Entstaubung

This project explores memory, transformation, and the unseen through a site-specific sound and spatial installation. At its center is an industrial object designed to extract dust from the air—used to prevent underground dust explosions—which becomes a poetic starting point. Artist and architect Nathalie Brum discovered this rare model of a dedusting unit made by Marl-based company CFH. Originally engineered for mining and tunnel construction, the object is reimagined as a daylight sculpture, bridging history, recollection, and the present.
Brum embeds this technical relic within a layered acoustic environment that forms an immersive experience. The soundscape, created from recordings at the production site and filtered industrial noises, is interwoven with human voices. These voices—anonymized and re-spoken by the artist herself—share stories of depth, clarity, and everyday dust. Over weeks, Brum collected reflections from 17 individuals aged between 14 and 94, prompted by open-ended questions about work, memory, and filtration. Their responses reveal traces of inner processes and hidden labor, reaching from the postwar era to the digital present.

* STORED ROWS *

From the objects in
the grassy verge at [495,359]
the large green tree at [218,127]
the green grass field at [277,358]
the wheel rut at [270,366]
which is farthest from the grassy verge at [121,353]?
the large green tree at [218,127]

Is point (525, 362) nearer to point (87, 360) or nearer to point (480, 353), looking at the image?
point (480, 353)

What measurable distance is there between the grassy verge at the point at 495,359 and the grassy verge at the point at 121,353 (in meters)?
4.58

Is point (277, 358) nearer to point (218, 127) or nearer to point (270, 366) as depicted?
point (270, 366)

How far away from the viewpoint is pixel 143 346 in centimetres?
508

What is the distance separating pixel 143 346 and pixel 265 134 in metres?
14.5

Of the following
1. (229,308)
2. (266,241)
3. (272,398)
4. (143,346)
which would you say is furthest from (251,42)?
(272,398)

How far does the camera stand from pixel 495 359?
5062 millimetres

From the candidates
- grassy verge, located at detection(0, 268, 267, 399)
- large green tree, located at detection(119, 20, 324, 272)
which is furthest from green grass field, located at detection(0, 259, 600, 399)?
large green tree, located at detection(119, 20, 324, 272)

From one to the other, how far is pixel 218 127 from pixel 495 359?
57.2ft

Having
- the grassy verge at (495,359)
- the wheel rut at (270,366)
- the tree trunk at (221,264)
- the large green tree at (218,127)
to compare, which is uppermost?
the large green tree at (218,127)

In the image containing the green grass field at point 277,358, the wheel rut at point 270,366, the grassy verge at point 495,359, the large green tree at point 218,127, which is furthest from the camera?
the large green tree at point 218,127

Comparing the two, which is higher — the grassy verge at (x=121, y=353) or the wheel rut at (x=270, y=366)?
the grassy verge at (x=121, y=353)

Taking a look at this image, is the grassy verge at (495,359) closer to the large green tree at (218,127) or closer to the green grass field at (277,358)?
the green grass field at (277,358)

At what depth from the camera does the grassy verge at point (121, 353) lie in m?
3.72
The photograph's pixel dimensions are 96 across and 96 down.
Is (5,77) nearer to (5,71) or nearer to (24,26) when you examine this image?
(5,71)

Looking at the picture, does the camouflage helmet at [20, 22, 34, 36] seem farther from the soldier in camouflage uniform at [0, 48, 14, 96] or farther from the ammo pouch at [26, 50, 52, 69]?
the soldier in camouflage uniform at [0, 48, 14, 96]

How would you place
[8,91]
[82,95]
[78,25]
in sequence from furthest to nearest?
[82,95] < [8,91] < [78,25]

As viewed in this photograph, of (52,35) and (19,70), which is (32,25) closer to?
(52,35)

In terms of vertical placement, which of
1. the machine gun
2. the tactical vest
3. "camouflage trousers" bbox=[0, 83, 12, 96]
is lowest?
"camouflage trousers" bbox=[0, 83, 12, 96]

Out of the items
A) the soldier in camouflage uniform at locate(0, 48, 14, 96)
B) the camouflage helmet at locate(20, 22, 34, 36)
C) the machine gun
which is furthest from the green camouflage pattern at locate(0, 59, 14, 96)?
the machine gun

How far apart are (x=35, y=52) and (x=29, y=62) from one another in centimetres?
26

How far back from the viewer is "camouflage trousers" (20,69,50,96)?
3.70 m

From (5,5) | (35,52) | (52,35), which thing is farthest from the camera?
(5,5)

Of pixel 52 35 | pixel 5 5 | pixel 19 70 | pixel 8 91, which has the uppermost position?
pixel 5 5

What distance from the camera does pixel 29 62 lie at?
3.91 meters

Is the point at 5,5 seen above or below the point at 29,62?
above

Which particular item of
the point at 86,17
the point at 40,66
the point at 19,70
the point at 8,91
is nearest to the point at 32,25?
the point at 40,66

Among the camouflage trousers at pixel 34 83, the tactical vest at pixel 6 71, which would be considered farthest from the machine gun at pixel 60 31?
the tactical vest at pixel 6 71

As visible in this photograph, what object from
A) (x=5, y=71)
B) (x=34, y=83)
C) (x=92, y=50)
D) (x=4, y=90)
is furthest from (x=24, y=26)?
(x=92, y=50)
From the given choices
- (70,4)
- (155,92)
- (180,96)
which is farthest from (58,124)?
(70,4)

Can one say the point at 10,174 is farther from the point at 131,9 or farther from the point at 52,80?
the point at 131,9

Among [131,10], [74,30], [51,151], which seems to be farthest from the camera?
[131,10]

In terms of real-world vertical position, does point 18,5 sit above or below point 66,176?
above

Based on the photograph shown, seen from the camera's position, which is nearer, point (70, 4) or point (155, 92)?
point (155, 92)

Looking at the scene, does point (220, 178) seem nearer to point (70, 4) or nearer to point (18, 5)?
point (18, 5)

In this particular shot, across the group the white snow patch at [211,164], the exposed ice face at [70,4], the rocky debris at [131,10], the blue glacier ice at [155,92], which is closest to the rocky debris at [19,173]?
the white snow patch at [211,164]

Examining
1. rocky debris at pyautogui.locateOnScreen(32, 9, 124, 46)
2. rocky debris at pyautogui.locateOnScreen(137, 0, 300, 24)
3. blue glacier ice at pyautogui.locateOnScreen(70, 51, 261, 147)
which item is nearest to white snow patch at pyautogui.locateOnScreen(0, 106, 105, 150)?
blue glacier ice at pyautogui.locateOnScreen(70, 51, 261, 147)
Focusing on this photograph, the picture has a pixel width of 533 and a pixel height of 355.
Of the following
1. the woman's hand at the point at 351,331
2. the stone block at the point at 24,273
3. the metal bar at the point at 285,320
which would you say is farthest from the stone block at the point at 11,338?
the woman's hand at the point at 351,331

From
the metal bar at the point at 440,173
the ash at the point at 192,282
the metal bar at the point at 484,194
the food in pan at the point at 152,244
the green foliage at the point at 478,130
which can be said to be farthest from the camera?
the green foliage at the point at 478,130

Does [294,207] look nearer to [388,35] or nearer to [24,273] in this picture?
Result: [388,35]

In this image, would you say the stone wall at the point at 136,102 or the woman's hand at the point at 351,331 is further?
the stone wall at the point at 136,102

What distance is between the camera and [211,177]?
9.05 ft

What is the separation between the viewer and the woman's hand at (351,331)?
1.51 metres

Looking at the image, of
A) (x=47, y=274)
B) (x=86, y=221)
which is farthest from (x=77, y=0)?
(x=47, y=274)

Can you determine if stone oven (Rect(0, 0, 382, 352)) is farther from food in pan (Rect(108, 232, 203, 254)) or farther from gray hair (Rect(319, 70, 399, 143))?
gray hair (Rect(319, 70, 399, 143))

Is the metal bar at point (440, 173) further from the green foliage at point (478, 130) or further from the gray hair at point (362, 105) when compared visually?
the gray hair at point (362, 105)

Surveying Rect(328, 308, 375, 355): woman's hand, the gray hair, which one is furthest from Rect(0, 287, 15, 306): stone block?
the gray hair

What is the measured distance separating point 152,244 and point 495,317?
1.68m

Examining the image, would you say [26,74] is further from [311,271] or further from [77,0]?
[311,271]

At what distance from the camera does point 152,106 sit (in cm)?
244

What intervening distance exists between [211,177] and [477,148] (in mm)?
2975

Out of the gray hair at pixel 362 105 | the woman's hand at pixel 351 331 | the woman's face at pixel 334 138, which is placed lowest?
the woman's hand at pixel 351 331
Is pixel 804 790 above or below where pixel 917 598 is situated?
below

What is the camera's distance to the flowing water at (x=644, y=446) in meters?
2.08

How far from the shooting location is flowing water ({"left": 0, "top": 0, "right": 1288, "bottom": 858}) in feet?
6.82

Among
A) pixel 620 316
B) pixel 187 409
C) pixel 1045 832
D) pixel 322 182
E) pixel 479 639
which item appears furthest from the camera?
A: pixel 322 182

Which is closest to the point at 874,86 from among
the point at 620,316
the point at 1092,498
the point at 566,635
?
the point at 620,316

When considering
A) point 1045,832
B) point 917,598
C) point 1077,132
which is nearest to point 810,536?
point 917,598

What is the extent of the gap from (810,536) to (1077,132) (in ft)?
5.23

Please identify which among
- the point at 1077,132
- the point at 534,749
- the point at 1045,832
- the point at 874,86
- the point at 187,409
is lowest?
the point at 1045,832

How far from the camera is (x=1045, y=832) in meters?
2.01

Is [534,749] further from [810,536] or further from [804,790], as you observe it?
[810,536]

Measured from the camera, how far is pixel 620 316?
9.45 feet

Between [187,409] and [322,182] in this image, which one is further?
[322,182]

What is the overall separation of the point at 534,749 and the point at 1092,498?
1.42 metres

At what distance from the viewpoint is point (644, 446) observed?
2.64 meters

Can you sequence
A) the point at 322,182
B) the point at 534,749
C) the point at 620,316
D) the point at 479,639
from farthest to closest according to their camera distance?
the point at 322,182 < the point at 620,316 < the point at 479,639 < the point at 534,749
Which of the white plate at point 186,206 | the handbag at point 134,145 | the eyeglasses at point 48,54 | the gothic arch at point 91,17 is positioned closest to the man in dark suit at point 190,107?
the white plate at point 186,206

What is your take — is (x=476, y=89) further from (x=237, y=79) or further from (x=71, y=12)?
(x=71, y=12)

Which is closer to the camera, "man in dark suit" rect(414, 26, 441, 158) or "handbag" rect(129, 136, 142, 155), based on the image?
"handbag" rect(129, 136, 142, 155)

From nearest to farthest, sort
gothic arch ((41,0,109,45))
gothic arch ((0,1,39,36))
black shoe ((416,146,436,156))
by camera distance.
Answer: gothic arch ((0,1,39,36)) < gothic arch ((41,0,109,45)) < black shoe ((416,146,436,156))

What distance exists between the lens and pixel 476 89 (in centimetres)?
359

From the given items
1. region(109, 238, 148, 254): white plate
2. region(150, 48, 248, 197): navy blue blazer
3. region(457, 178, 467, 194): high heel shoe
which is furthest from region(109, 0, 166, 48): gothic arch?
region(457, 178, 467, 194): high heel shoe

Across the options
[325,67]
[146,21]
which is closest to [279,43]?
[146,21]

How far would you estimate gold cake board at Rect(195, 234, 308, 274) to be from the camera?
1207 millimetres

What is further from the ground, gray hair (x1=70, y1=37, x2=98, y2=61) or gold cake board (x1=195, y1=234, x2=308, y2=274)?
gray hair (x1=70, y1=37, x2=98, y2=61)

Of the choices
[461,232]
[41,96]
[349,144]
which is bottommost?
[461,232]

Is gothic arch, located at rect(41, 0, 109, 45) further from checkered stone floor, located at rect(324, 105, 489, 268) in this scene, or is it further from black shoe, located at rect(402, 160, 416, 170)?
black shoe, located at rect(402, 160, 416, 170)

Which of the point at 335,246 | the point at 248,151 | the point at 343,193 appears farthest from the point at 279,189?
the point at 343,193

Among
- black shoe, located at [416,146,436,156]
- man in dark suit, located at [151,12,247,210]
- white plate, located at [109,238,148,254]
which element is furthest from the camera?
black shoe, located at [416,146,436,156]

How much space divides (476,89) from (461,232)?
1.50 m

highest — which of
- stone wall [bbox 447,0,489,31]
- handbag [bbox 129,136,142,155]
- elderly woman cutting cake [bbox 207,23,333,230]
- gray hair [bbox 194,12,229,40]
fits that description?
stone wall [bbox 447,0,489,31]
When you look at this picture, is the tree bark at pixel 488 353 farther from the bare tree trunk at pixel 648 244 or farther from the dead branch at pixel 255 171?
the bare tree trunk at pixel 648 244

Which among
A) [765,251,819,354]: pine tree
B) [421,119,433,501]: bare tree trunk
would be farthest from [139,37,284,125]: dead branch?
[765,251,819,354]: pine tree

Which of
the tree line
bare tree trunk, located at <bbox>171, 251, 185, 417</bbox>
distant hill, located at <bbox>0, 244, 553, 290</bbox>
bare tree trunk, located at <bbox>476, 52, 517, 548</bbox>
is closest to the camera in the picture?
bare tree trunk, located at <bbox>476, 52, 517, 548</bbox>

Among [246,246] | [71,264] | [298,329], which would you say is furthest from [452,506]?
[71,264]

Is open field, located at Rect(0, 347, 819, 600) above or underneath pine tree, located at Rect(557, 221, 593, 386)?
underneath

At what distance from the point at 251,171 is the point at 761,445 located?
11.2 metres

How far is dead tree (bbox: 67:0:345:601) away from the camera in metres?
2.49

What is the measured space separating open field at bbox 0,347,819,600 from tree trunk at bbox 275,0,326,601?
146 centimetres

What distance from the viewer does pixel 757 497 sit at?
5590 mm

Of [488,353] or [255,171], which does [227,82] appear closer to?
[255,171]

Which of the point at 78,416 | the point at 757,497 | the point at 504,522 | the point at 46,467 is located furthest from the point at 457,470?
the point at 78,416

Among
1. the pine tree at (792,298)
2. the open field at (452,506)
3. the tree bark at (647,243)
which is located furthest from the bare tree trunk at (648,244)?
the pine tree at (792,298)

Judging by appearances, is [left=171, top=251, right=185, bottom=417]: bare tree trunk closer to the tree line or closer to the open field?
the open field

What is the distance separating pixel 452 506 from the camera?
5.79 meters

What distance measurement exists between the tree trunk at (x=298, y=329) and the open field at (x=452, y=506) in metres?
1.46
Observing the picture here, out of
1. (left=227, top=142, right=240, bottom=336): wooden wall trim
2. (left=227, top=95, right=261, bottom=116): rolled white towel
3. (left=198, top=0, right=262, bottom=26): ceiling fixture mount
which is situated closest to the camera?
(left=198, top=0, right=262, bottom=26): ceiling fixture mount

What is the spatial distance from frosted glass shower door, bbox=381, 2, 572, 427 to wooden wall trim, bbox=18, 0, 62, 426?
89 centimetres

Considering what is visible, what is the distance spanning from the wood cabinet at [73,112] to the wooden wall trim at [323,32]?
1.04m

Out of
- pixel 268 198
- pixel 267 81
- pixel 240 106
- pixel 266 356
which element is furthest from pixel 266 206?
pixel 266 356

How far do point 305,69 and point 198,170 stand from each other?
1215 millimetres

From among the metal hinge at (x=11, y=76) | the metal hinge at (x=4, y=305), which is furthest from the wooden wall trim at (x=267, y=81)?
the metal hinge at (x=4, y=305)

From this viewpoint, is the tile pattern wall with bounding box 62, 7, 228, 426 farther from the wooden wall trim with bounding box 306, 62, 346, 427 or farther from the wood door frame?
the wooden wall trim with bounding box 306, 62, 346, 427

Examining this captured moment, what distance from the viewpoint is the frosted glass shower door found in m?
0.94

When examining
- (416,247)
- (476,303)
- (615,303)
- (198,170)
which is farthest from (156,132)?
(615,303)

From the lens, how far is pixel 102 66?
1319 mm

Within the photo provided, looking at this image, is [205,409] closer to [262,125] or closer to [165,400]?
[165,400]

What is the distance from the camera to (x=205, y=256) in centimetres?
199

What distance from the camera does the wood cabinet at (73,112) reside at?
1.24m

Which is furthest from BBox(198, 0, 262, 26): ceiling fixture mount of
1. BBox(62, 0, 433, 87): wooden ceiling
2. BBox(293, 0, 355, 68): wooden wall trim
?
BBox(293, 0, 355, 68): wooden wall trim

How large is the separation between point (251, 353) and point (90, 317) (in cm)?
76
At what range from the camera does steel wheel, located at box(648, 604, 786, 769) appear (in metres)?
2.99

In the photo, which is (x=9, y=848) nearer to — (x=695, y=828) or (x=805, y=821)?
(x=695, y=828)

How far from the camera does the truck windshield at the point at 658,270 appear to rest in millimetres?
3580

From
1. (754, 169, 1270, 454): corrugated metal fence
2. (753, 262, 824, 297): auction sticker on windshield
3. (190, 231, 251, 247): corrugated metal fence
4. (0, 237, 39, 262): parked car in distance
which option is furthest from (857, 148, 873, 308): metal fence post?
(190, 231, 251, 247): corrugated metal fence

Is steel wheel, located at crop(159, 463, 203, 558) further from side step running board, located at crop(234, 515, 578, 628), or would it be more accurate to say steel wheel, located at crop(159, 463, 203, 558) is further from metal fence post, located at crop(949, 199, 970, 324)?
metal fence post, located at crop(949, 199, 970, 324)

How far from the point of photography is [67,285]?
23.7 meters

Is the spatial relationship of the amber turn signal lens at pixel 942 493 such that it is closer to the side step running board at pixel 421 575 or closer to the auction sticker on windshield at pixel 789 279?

* EXERCISE DETAILS *
Retype the Entstaubung text in full, word for word, keeping its heading and paragraph breaks. This listing was drawn from a separate source.

* TASK RESPONSE *
Entstaubung

This project explores memory, transformation, and the unseen through a site-specific sound and spatial installation. At its center is an industrial object designed to extract dust from the air—used to prevent underground dust explosions—which becomes a poetic starting point. Artist and architect Nathalie Brum discovered this rare model of a dedusting unit made by Marl-based company CFH. Originally engineered for mining and tunnel construction, the object is reimagined as a daylight sculpture, bridging history, recollection, and the present.
Brum embeds this technical relic within a layered acoustic environment that forms an immersive experience. The soundscape, created from recordings at the production site and filtered industrial noises, is interwoven with human voices. These voices—anonymized and re-spoken by the artist herself—share stories of depth, clarity, and everyday dust. Over weeks, Brum collected reflections from 17 individuals aged between 14 and 94, prompted by open-ended questions about work, memory, and filtration. Their responses reveal traces of inner processes and hidden labor, reaching from the postwar era to the digital present.